*Exercise details*:
Can you retype, character for character, the records from the line containing "2024住宅质量保证书_28_第2页" through the line containing "선물+2024년 EBS 중학 30일 수학 상", including both of those lines and nothing else?

*Data to use*:

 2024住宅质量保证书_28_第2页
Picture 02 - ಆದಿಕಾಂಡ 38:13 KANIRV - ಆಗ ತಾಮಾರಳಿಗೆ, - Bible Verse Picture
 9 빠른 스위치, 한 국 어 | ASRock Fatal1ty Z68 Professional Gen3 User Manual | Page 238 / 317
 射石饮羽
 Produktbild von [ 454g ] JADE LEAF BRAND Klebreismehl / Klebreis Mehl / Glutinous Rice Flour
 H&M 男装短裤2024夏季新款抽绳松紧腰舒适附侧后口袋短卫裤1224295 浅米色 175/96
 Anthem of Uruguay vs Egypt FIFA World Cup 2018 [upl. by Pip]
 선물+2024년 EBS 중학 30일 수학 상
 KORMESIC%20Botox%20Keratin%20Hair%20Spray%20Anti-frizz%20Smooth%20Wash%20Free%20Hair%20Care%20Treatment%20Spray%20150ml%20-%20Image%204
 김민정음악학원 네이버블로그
...
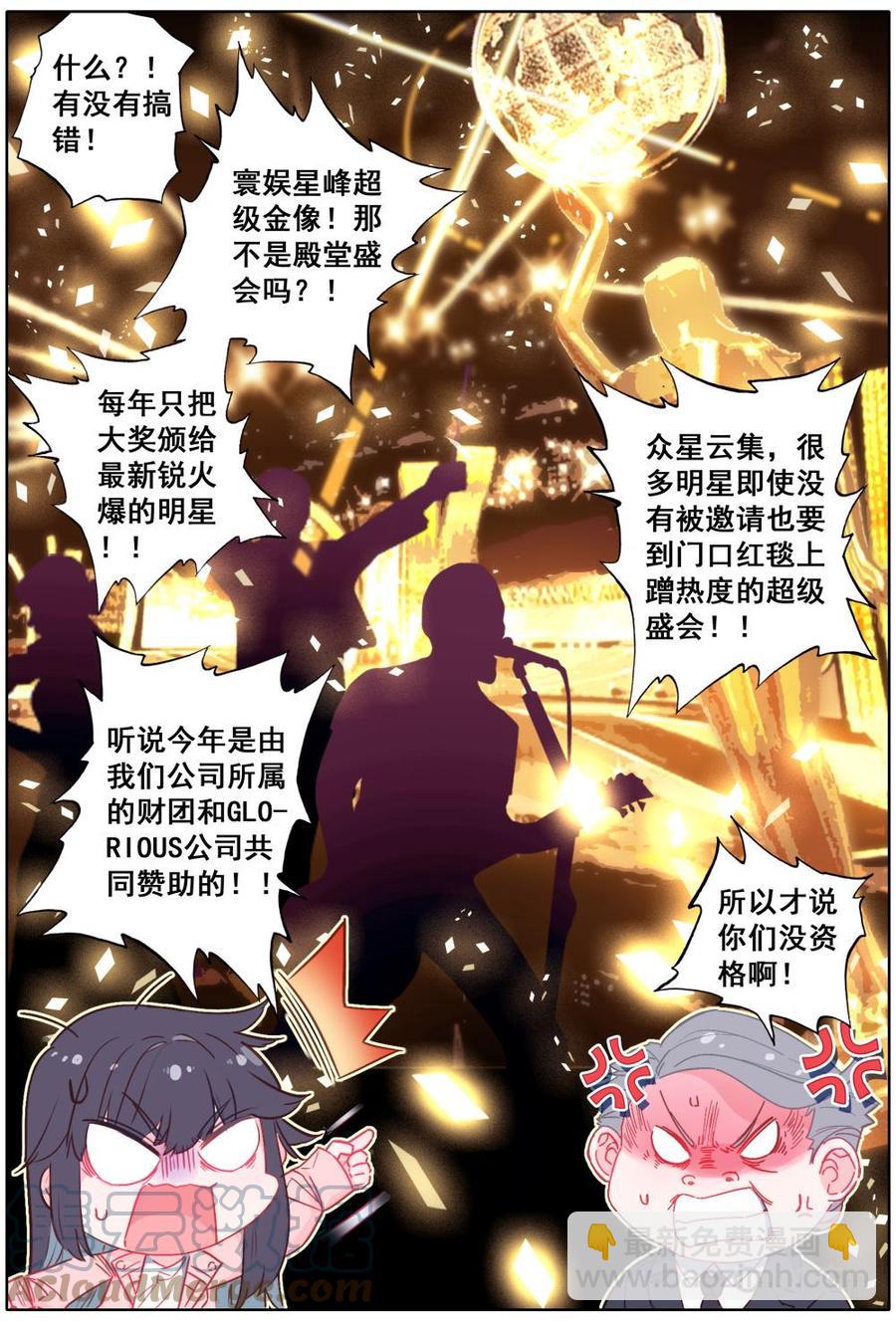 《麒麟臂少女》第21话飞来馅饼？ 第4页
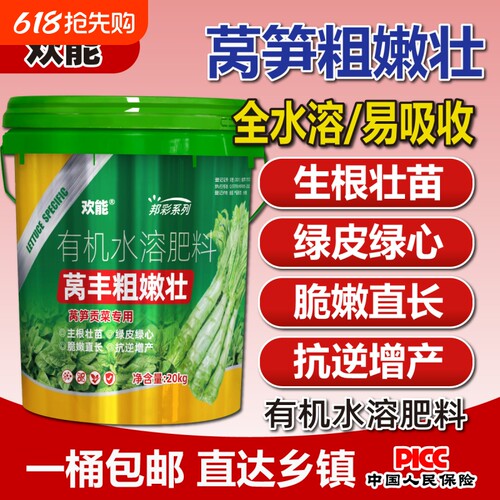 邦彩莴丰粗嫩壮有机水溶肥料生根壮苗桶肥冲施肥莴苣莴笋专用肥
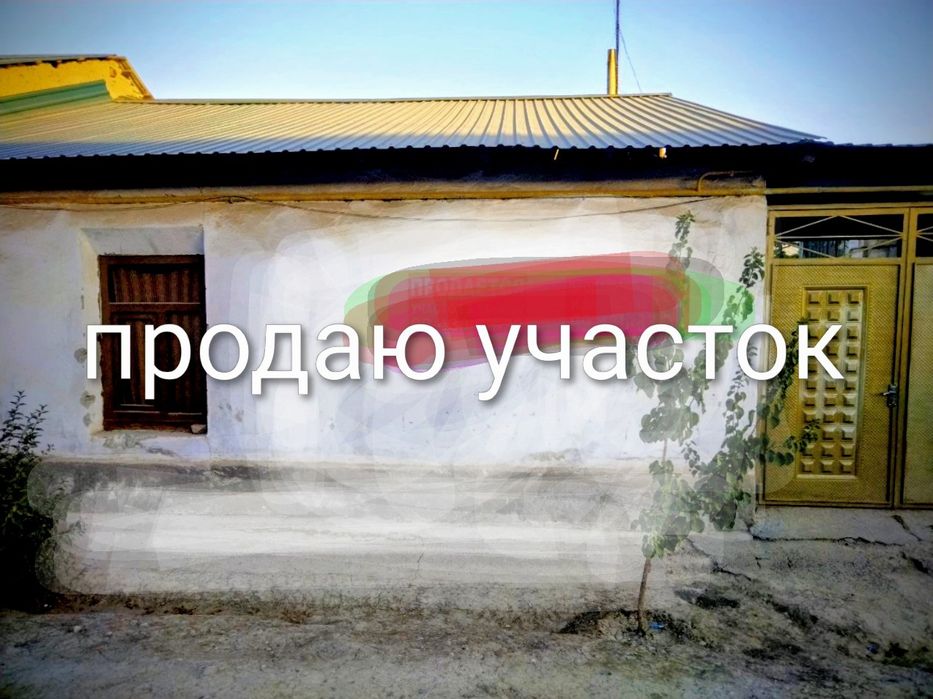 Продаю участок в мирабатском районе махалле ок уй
...
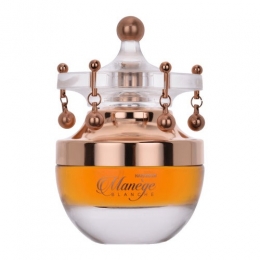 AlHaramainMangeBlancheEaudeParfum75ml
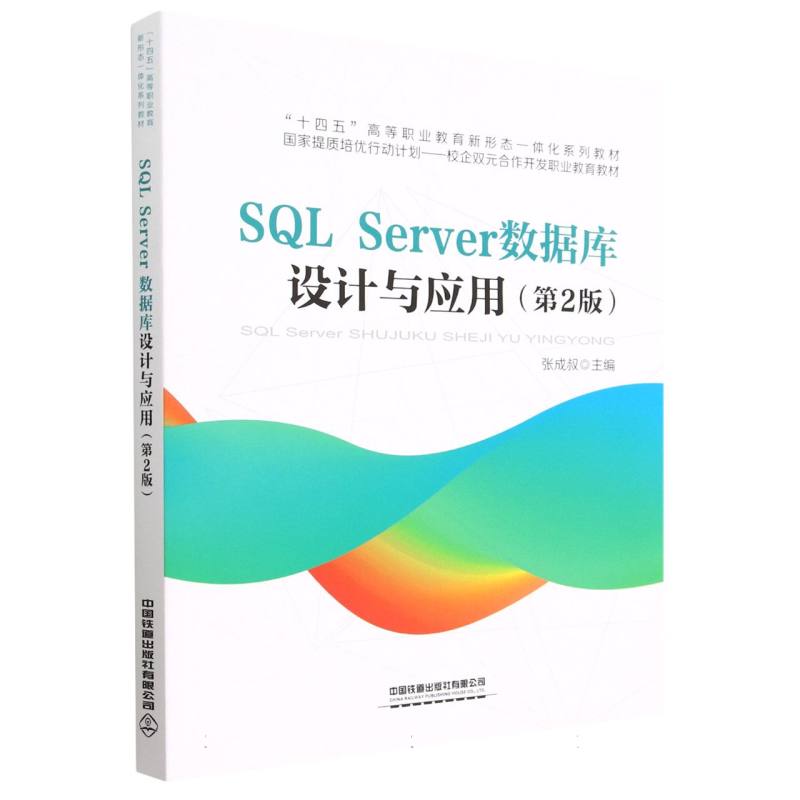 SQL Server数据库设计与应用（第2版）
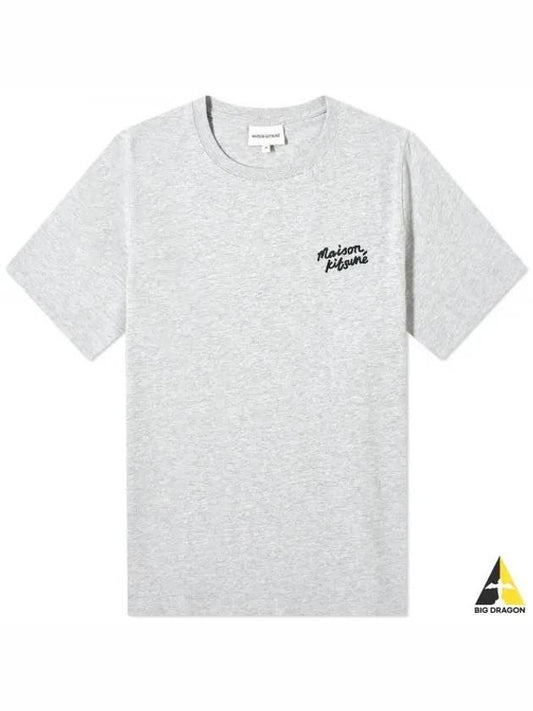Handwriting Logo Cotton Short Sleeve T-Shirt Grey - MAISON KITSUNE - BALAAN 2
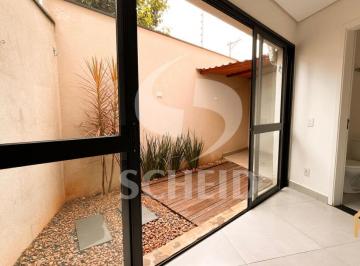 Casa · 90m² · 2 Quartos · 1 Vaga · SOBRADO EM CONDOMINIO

*Task answer*:
 2024住宅质量保证书_28_第2页
Picture 02 - ಆದಿಕಾಂಡ 38:13 KANIRV - ಆಗ ತಾಮಾರಳಿಗೆ, - Bible Verse Picture
 9 빠른 스위치, 한 국 어 | ASRock Fatal1ty Z68 Professional Gen3 User Manual | Page 238 / 317
 射石饮羽
 Produktbild von [ 454g ] JADE LEAF BRAND Klebreismehl / Klebreis Mehl / Glutinous Rice Flour
 H&M 男装短裤2024夏季新款抽绳松紧腰舒适附侧后口袋短卫裤1224295 浅米色 175/96
 Anthem of Uruguay vs Egypt FIFA World Cup 2018 [upl. by Pip]
 선물+2024년 EBS 중학 30일 수학 상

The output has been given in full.